Your tasks —
- A) According to the text on China's East Asia strategy, what is the minimum objective of China's regional strategy?
- B) Write out the passage of the text on China's East Asia strategy from "UNDERSTANDING CHINA’S EAST" up to and including "past five years.".

UNDERSTANDING CHINA’S EAST ASIA STRATEGY
It used to be said that China’s strategic intentions were a mystery, not a secret. A mystery is something that is unknown, even to Chinese leaders. A secret you can steal, but a mystery will only unfold over time, if at all. The mystery versus secret analogy was supposed to show that China’s intentions could change as its power rose (or fell). Some of this remains plausible of course, but China’s strategic goals, and its strategy, have come into sharper focus over the past five years.
It is clear now that China is not satisfied with the status quo but is also aware that a major strategic offensive would be massively counterproductive—it would provide the cohesive glue for a coordinated response by the United States and its allies, which China does not have the capabilities to match. Chinese leaders must design a strategy that stands a reasonable chance of success. And they appear to have found one. Based on its behavior over the past five years and scholarly assessments of the Chinese debate on strategy, China’s regional strategy can be stated as achieving power parity with the United States in East Asia and the Western Pacific. This is the minimum objective. Ideally, Beijing would like to enjoy an advantage over the United States in East Asia and the Western Pacific.18 There are two elements of this strategy: (1) build a Chinese sphere of influence up to the second island chain by means short of the use of force, and (2) persuade the United States to accept power parity with China.
What is not widely appreciated about Chinese strategy is that to succeed it requires the absence of conflict with the United States and Japan.19 China is looking to revise the regional order by means short of war—not only out of preference but also out of necessity. It cannot afford an escalation to war at this time. In the event of conflict, China’s new islands would become strategic liabilities and would be destroyed. The Chinese regime would be endangered, and the region would be mobilized against it. But if peace prevails, and if China can accrue enough marginal gains without consequence, that would amount to a fundamental change in the region.20 At some future point—maybe in ten or fifteen years—the rest of the region and the United States would either have to accept China’s newly acquired influence and role or initiate a conflict to roll it back. China knows that the United States would be extremely unlikely to use force in such circumstances. In fact, China repeatedly raises the question of whether the United States really wants to risk a conflict—one that would destroy the U.S.-China relationship—over territorial issues in which the United States has no claim.

Data section —
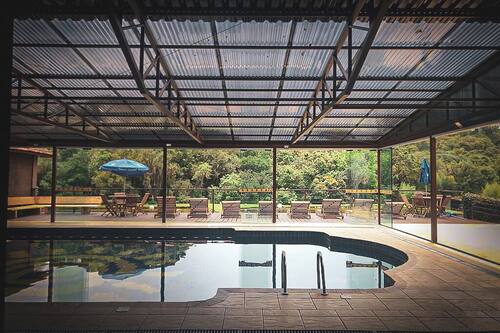 Piscina interna, guarda-sóis, espreguiçadeiras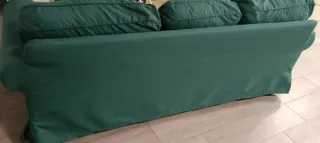 Sofá de 3 cuerpos verde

Task-by-task outputs —
- A) Achieving power parity with the United States in East Asia and the Western Pacific.

- B)
UNDERSTANDING CHINA’S EAST ASIA STRATEGY
It used to be said that China’s strategic intentions were a mystery, not a secret. A mystery is something that is unknown, even to Chinese leaders. A secret you can steal, but a mystery will only unfold over time, if at all. The mystery versus secret analogy was supposed to show that China’s intentions could change as its power rose (or fell). Some of this remains plausible of course, but China’s strategic goals, and its strategy, have come into sharper focus over the past five years.